**TASK INSTRUCTIONS**:
Rewrite the lines that begin at the line containing "this 465×310 image." and end after the line containing "rusty tin can [84, 178, 188, 243]", switching "detector" to "scanner" and leaving everything else unchanged. Give only those lines.
[START DATASET EXCERPTS]
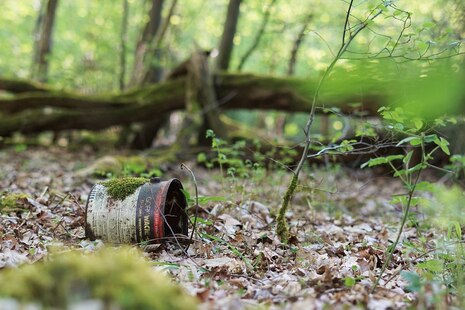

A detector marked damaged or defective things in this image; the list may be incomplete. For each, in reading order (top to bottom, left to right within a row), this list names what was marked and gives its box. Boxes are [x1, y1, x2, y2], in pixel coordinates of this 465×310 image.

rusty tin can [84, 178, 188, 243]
[END DATASET EXCERPTS]
[START DATASET EXCERPTS]
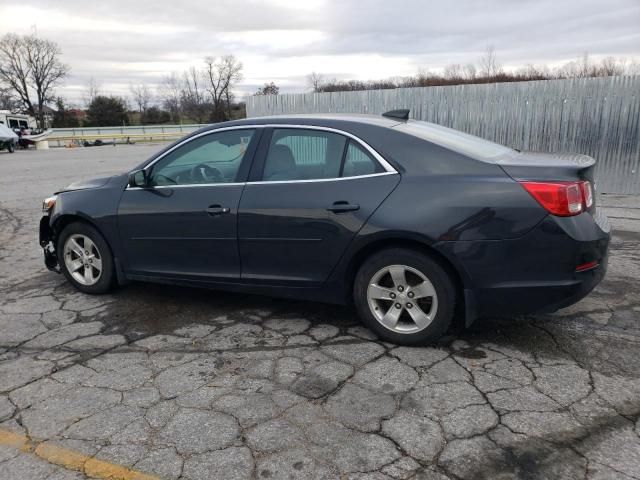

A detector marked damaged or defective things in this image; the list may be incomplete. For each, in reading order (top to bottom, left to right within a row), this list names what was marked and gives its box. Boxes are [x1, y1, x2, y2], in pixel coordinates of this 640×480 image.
[END DATASET EXCERPTS]
[START DATASET EXCERPTS]
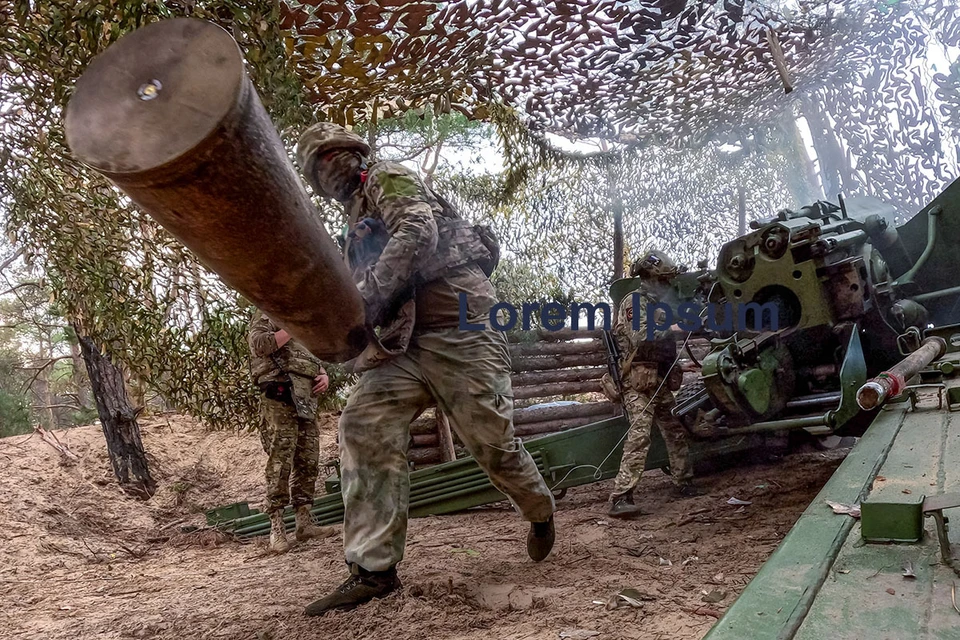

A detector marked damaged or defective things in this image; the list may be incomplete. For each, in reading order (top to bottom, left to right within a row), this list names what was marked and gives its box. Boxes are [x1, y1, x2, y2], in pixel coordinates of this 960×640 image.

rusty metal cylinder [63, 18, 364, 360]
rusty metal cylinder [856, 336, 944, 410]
[END DATASET EXCERPTS]
**CORRECT RESULT**:
A scanner marked damaged or defective things in this image; the list may be incomplete. For each, in reading order (top to bottom, left to right within a row), this list names what was marked and gives its box. Boxes are [x1, y1, x2, y2], in pixel coordinates of this 465×310 image.

rusty tin can [84, 178, 188, 243]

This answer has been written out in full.